• WHAT IS REQUIRED: In the VirtualBox forum thread, what error message appears when Jimbo53 tries to start the virtual machine?

• TEXT PASSAGE:
## Begin
# Sun xVM VirtualBox



## Jimbo53 (Sep 16, 2008)

I have downloaded and installed Sun xVM VirtualBox and can find no information about installing the operating system to use with it. I have a laptop with vista home premium (unfortunately!) and was hoping to use the Sun virtual machine with xp. Can anyone help this novice user?


----------



## buzza24 (Mar 27, 2008)

Although this link is a procedure for Ubuntu linux host, it only describes the parts you need to get Windows XP running in VirtualBox on Vista. Ignore the ubuntu title.

http://reformedmusings.wordpress.com/2008/12/12/creating-a-windows-xp-guest-in-virtualbox-for-linux/

Hope this is helpful! :wave:


----------



## Jimbo53 (Sep 16, 2008)

It seems no matter what I do, when I try to start my virtual machine i get the black screen the says: FATAL: No bootable medium found! System halted. Whether I figure it to use the dvd drive with my xp cd, or use a file with an iso image of the xp sys. it comes up the same. Very frustrating.


----------



## jay_uk2005 (Sep 14, 2004)

Jimbo53 said:


> It seems no matter what I do, when I try to start my virtual machine i get the black screen the says: FATAL: No bootable medium found! System halted. Whether I figure it to use the dvd drive with my xp cd, or use a file with an iso image of the xp sys. it comes up the same. Very frustrating.


instead of hdd file make a cd drive and link it to a .iso file (w.e windows iso is your choise). it works this way and u can have hdd as optional (even invalid will just goto the cd drive that is mounted) so stopping any errors.


----------



## jay_uk2005 (Sep 14, 2004)

how can i have multiple choises and a menu tho this i am stuck with any ideas?


----------



## wmorri (May 29, 2008)

Hi,

Welcome to TSF!!

In order to change what media boots up first you must choose the VM that you want and then click on setting (I believe). From there you can go to the CD-ROM section and choose to mount a drive or to boot from an iso file.

While you are in the setting you should go through all the sections and make sure that everything that you need is mounted or turned on.

Cheers!


----------
## End
• DATA EXCERPT:
## Begin
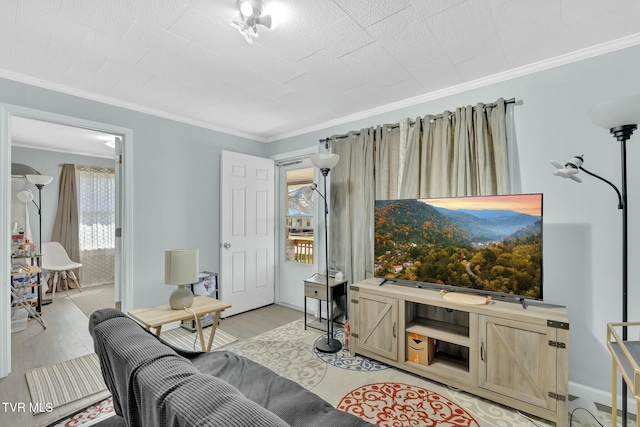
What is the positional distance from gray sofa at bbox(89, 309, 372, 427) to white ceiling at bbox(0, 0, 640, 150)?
## End
• RESPONSE TO THE EXERCISE: FATAL: No bootable medium found! System halted.